Cadejo Blanco review – compelling performances in slow-burn drug gang thriller

Cadejo Blanco review – compelling performances in slow-burn drug gang thriller

Two sisters go out clubbing. In the loos, they drunkenly argue, and one of them storms out. When she wakes up the next morning, her sister’s bed is unslept in. So begins this slow-burn movie from Guatemala that’s not so much an out-and-out suspense thriller as a character study powered by an outstanding lead performance by Karen Martínez. She plays sensible, level-headed Sarita, whose party girl sister Bea (Pamela Martínez) vanishes. Sarita suspects Bea’s disappearance has something to do with the guy she’s been secretly dating. He’s mixed up in a drug gang.

When Sarita reports her sister missing at the local police station, the officer on the front desk barely looks up. Go home and pray, he tells her. Instead, Sarita infiltrates the gang that Bea’s boyfriend Andrés (Rudy Rodríguez) belongs to. The gang boss is the only proper adult in sight; the rest of them barely look old enough to shave. Cadejo Blanco director Justin Lerner spent a year casting non-professionals to play his gang members, and some of his first-time actors have former gang affiliations. They put in impressive performances and give the film a real human quality; gang life here is not all style and bravado; these kids are young and exploited. Their lives have no value, and they know it.

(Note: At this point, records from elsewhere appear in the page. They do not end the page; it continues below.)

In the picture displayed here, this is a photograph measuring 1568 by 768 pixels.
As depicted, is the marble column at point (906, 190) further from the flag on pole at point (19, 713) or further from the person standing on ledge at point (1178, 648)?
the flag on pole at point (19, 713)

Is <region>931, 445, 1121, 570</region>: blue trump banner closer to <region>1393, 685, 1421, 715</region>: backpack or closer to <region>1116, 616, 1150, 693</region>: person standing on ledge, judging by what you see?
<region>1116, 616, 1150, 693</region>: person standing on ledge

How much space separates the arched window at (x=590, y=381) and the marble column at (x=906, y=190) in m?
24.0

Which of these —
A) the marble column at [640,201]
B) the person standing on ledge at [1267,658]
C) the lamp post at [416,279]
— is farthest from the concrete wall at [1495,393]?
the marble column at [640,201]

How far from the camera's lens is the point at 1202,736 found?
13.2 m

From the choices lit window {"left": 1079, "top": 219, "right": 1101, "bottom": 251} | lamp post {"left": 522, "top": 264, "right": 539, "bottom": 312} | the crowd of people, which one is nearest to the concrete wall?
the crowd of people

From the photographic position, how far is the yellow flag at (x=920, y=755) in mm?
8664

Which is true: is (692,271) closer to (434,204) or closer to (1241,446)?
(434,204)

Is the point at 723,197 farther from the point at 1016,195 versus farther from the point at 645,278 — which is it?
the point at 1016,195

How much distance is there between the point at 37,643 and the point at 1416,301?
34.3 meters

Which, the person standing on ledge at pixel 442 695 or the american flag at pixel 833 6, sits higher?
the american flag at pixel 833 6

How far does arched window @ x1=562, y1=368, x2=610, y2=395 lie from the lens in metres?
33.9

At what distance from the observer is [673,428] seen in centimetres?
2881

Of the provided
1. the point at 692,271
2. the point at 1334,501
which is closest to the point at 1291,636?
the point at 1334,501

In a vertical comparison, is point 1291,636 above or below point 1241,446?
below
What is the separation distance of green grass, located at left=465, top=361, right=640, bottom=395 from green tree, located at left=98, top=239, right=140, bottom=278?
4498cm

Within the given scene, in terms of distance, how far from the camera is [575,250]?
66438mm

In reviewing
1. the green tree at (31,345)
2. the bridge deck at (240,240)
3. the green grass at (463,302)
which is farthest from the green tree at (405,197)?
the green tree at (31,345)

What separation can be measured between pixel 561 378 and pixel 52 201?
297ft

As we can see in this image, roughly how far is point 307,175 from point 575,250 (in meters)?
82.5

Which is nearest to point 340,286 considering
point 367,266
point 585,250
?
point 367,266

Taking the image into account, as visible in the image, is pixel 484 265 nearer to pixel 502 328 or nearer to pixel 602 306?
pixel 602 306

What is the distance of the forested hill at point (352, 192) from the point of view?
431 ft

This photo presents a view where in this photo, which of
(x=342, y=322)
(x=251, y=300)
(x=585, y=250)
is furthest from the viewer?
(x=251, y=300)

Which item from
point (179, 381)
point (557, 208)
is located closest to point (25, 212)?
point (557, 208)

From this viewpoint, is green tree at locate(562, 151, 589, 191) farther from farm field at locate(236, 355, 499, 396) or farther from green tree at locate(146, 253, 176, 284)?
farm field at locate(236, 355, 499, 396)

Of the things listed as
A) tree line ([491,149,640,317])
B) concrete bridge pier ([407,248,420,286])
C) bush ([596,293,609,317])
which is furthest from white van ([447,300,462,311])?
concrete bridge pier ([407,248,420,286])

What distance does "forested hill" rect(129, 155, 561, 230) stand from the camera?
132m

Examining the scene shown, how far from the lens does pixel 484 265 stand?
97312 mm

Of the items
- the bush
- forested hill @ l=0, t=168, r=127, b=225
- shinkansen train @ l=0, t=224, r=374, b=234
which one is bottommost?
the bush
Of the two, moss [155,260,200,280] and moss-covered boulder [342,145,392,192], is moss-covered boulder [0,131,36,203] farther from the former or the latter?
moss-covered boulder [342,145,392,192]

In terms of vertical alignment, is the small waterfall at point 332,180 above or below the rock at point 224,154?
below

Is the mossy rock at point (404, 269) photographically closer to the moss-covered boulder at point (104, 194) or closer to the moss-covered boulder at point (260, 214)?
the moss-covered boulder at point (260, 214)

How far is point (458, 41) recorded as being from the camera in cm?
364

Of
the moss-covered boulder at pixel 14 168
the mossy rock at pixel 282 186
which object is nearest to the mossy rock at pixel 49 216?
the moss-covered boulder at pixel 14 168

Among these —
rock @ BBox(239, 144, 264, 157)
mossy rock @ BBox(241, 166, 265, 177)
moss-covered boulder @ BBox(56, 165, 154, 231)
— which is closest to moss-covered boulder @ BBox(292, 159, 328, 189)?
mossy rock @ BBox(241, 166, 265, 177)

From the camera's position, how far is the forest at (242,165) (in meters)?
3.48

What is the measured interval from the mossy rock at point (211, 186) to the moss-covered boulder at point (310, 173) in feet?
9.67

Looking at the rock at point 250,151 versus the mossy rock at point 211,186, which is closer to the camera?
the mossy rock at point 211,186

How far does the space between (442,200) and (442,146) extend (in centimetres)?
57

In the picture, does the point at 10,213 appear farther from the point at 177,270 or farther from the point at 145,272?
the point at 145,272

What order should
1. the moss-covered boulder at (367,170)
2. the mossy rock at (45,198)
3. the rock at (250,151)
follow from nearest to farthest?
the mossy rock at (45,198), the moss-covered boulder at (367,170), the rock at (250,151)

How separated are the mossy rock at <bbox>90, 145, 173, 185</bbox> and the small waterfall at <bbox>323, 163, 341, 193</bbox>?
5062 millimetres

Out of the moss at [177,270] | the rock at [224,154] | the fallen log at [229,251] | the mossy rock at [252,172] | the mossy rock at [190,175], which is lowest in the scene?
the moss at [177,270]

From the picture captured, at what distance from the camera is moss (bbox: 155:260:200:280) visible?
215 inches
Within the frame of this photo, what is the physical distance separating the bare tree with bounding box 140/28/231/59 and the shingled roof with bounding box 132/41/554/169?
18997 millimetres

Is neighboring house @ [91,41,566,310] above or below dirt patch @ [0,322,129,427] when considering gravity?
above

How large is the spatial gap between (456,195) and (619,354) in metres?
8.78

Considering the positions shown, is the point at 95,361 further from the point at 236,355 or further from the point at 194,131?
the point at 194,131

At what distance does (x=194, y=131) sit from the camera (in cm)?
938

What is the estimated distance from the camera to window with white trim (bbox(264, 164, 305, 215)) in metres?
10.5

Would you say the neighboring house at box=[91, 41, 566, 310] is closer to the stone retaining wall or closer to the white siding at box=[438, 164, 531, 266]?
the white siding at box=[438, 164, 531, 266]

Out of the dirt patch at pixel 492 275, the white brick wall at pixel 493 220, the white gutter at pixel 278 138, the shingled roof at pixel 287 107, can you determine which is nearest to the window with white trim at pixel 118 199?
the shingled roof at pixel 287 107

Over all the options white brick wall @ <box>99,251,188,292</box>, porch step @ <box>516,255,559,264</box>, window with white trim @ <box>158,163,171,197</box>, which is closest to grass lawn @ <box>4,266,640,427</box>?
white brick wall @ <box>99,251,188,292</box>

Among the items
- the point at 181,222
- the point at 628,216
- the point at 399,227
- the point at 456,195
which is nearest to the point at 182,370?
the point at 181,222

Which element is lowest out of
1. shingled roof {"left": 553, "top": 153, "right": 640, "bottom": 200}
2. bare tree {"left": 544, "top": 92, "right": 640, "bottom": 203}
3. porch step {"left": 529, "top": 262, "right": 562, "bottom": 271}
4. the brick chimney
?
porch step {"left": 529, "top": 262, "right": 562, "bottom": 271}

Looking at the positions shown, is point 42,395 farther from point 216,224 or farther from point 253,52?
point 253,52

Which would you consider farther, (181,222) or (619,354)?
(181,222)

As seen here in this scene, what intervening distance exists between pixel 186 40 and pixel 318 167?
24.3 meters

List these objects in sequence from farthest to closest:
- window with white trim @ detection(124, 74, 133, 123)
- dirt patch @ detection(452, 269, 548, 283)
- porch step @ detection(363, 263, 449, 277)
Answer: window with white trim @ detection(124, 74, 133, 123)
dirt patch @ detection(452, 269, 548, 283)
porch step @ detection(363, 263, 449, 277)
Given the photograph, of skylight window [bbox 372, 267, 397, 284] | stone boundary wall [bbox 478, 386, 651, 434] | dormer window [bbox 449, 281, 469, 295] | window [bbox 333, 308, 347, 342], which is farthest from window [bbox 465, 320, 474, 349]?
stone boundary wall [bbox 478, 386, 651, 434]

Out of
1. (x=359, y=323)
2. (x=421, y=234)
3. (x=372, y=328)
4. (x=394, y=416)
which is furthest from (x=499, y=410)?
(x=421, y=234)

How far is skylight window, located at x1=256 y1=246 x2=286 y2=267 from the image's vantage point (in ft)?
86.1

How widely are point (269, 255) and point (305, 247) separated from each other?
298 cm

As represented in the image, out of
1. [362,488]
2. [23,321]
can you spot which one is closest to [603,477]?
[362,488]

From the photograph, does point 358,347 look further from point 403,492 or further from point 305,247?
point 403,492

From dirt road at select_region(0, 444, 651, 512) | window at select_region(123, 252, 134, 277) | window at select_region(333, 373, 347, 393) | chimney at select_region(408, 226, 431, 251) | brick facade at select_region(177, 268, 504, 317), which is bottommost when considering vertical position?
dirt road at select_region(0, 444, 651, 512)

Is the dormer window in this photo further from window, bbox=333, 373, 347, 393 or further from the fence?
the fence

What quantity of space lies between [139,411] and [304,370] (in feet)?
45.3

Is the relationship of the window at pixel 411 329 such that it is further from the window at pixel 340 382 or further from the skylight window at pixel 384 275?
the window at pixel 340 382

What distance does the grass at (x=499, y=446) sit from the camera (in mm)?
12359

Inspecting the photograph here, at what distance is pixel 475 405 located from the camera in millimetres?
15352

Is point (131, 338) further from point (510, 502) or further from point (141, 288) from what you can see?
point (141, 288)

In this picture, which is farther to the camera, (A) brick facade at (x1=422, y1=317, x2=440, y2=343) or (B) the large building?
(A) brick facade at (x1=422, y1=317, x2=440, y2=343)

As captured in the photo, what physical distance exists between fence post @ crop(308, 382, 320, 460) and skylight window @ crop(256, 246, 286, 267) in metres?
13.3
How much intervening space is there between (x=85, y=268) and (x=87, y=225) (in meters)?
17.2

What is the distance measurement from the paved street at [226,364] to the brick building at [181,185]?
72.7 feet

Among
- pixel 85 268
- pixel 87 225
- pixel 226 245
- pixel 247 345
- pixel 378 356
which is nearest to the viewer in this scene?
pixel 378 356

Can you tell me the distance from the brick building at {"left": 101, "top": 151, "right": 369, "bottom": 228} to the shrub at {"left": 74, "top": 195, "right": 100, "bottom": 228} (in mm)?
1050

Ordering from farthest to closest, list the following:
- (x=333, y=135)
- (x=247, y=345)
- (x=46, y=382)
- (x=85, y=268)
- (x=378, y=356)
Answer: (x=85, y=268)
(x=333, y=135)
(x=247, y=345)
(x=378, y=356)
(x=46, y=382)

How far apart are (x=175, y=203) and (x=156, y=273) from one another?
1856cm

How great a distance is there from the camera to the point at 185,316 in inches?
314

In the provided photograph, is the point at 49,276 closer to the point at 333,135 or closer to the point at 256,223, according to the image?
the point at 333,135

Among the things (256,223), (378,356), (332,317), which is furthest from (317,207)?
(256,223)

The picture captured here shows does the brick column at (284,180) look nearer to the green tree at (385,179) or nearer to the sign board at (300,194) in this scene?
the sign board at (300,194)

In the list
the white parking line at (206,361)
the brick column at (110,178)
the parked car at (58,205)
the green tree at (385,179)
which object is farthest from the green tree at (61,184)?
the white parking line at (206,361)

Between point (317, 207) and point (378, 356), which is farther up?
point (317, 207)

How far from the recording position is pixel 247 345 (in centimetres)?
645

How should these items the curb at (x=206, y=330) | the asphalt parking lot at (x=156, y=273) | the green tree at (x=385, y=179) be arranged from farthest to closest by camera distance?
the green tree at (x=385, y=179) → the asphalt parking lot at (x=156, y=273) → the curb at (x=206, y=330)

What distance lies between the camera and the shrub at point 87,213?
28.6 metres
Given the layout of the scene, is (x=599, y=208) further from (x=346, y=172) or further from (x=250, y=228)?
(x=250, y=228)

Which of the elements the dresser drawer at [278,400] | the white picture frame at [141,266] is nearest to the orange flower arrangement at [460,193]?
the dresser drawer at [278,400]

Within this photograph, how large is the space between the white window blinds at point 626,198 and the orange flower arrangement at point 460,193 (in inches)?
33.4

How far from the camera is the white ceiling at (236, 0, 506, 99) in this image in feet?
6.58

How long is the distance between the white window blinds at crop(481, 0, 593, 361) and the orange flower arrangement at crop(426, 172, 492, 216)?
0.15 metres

Still, it’s Martínez who shines as Sarita. You can see her visibly toughening up in her new life. Her first test is to pose as a prostitute to attract the attentions of a terrifying gangster in a bar. The way he eyes her up, muscular, perfectly still; he looks like a predator poised to rip apart his prey. Martínez is terrific in these moments, the mask slipping to show flickers of fear. There are a couple of gripping scenes like this, that are hard to look away from, and difficult to watch. But the tension leaks away in the second half; the film could have done with being snipped by a good 20 minutes.